:: RAW DATA
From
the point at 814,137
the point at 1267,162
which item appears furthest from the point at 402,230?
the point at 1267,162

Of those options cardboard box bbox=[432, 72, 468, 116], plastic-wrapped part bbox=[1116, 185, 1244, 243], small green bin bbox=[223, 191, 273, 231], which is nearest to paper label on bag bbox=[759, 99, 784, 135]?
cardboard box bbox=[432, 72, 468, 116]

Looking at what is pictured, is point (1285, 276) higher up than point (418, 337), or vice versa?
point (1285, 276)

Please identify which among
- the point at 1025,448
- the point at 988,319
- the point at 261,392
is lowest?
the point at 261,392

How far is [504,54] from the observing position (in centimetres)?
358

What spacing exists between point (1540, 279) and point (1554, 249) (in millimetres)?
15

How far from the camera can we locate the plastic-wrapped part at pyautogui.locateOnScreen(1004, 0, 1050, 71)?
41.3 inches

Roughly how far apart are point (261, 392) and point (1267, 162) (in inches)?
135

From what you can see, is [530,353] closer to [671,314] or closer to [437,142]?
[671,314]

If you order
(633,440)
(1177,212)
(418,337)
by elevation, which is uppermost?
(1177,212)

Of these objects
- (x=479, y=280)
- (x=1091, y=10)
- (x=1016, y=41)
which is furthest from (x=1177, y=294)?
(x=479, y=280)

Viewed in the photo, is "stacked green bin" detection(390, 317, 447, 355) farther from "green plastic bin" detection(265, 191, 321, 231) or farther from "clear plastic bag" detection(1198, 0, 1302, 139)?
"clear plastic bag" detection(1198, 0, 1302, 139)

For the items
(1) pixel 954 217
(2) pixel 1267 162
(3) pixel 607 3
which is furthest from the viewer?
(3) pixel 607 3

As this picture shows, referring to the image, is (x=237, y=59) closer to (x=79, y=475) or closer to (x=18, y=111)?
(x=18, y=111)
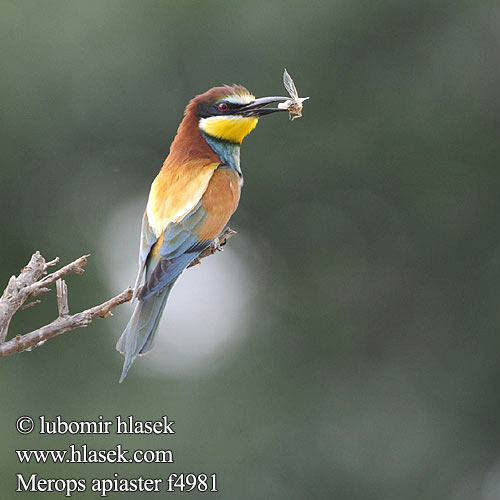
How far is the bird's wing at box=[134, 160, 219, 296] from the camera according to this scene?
2.74 metres

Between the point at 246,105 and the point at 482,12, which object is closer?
the point at 246,105

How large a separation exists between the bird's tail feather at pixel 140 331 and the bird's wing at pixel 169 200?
7cm

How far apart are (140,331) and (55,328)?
290mm

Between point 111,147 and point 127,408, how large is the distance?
8.31 feet

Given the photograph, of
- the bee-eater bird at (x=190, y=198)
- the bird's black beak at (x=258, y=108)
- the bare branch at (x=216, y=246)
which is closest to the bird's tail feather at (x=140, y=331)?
the bee-eater bird at (x=190, y=198)

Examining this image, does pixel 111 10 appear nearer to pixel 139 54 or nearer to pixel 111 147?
pixel 139 54

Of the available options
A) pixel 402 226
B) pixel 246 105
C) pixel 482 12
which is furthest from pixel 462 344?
pixel 246 105

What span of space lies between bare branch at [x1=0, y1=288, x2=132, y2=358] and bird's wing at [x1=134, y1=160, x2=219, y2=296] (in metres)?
0.21

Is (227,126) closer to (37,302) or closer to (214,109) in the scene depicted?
(214,109)

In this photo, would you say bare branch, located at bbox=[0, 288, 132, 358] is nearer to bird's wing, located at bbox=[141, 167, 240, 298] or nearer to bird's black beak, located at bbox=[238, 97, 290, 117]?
bird's wing, located at bbox=[141, 167, 240, 298]

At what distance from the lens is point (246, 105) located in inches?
123

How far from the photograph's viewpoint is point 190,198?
117 inches

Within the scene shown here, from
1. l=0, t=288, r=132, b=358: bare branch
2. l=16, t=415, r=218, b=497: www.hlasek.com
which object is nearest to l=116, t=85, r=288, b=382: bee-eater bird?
l=0, t=288, r=132, b=358: bare branch

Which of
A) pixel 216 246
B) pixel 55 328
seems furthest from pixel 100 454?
pixel 55 328
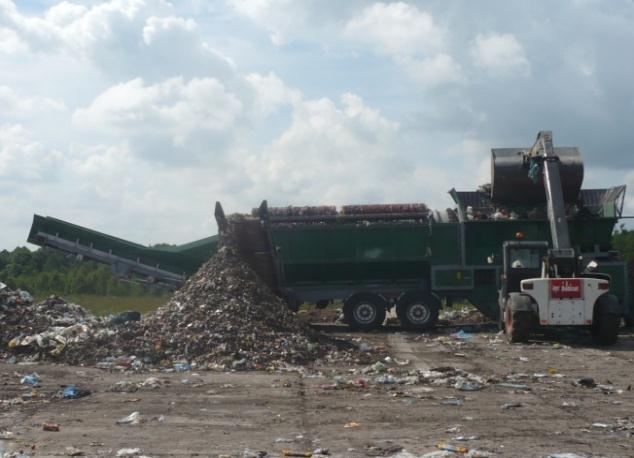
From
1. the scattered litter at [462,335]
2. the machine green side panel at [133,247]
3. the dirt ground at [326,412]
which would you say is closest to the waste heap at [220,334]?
the dirt ground at [326,412]

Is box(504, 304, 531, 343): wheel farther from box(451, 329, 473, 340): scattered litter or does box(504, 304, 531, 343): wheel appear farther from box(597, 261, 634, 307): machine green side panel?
box(597, 261, 634, 307): machine green side panel

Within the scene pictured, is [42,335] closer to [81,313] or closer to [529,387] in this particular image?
[81,313]

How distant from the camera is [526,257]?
17.7 m

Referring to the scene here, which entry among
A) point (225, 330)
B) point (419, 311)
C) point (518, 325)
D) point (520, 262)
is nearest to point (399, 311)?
point (419, 311)

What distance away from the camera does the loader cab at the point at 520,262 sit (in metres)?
17.5

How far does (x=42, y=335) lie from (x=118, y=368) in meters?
2.65

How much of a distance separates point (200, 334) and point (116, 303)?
13684 mm

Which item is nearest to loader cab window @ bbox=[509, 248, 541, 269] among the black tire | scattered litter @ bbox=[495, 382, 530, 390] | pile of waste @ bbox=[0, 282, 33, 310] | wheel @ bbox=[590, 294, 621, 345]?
wheel @ bbox=[590, 294, 621, 345]

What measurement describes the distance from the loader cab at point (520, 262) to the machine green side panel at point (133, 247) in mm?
7520

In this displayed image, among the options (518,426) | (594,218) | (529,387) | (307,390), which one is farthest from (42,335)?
(594,218)

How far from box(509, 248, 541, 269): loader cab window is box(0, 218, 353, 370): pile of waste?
4.34 m

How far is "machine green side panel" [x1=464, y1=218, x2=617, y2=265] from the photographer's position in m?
20.4

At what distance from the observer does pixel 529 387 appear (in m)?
10.9

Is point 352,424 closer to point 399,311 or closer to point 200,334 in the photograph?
point 200,334
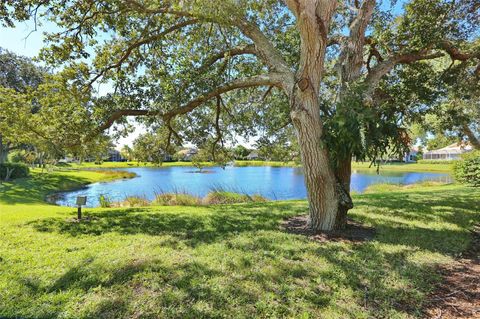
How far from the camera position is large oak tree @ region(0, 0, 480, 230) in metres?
5.37

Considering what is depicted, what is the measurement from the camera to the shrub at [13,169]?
21.1 meters

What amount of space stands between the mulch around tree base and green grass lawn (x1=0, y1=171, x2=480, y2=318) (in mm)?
128

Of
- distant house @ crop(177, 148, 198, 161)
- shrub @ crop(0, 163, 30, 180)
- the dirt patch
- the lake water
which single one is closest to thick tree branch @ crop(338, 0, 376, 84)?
the dirt patch

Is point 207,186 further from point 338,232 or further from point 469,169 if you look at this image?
point 338,232

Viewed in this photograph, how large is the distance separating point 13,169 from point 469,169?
2991 cm

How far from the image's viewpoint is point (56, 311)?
2930mm

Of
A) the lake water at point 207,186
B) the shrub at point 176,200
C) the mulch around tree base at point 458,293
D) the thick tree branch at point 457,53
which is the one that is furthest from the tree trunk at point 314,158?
the lake water at point 207,186

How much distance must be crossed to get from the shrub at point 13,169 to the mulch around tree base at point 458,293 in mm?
25612

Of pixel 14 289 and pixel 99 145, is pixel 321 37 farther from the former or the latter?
pixel 99 145

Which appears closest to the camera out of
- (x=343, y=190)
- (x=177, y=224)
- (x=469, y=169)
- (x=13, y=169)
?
(x=343, y=190)

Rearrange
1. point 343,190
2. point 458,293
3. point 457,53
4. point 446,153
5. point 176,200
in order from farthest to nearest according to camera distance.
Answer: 1. point 446,153
2. point 176,200
3. point 457,53
4. point 343,190
5. point 458,293

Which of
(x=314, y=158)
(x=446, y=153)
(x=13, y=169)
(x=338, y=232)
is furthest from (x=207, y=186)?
(x=446, y=153)

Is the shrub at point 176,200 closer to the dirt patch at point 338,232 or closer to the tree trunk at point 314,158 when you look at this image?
the dirt patch at point 338,232

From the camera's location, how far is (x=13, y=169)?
21766mm
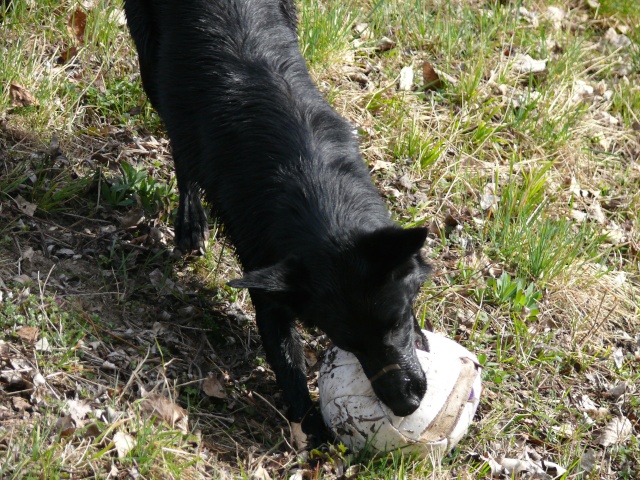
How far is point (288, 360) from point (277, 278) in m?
0.71

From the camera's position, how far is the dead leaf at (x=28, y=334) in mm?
4066

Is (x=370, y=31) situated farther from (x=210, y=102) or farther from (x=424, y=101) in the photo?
(x=210, y=102)

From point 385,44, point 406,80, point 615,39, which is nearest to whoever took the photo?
point 406,80

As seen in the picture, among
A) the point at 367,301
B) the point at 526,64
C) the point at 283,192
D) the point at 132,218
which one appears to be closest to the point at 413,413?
the point at 367,301

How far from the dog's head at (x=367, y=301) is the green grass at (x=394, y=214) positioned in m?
0.42

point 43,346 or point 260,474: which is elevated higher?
point 43,346

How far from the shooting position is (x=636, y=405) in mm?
4848

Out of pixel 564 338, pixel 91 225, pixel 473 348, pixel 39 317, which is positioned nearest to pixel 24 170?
pixel 91 225

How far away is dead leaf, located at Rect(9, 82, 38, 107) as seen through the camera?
5.51 metres

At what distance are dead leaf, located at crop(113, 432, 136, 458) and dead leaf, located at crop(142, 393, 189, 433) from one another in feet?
0.84

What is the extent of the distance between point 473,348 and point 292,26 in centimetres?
224

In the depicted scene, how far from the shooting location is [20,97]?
218 inches

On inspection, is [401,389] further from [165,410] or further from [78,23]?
[78,23]

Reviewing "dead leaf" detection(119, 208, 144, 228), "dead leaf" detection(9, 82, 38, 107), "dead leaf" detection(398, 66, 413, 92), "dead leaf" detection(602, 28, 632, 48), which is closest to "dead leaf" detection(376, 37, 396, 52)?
"dead leaf" detection(398, 66, 413, 92)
::::
» WHAT YOU HAVE TO DO
Write down exactly the lines running from the line with "Is the shrub" through the end of the material, both ends included, and none of the pictures.

» ANSWER FOR THIS EXERCISE
Is the shrub at point 176,200 closer to the dirt patch at point 338,232 or closer to the tree trunk at point 314,158 when you look at this image?
the dirt patch at point 338,232

From the camera's location, how far is (x=13, y=169)?
21766mm
How far is point (288, 360) from point (277, 278) in m?
0.71

From the camera's position, how far is the dead leaf at (x=28, y=334) in mm?
4066

Is (x=370, y=31) situated farther from (x=210, y=102) or farther from (x=424, y=101) in the photo?
(x=210, y=102)

From point 385,44, point 406,80, point 615,39, which is nearest to whoever took the photo?
point 406,80

As seen in the picture, among
A) the point at 367,301
B) the point at 526,64
C) the point at 283,192
D) the point at 132,218
which one appears to be closest to the point at 413,413?
the point at 367,301

How far from the dog's head at (x=367, y=301) is the green grass at (x=394, y=214) positioned in m?
0.42

point 43,346 or point 260,474: which is elevated higher?
point 43,346

How far from the shooting position is (x=636, y=405) in mm?
4848

Out of pixel 564 338, pixel 91 225, pixel 473 348, pixel 39 317, which is positioned nearest to pixel 24 170?
pixel 91 225

How far away is dead leaf, located at Rect(9, 82, 38, 107) as seen through the camera?
5.51 metres

At what distance are dead leaf, located at crop(113, 432, 136, 458) and dead leaf, located at crop(142, 393, 189, 433) from one another in feet?
0.84

What is the extent of the distance between point 473,348 and point 292,26 in centimetres?
224

In the depicted scene, how far from the shooting location is [20,97]?
218 inches

On inspection, is [401,389] further from [165,410] or further from [78,23]?
[78,23]

Reviewing "dead leaf" detection(119, 208, 144, 228), "dead leaf" detection(9, 82, 38, 107), "dead leaf" detection(398, 66, 413, 92), "dead leaf" detection(602, 28, 632, 48), which is closest to "dead leaf" detection(376, 37, 396, 52)?
"dead leaf" detection(398, 66, 413, 92)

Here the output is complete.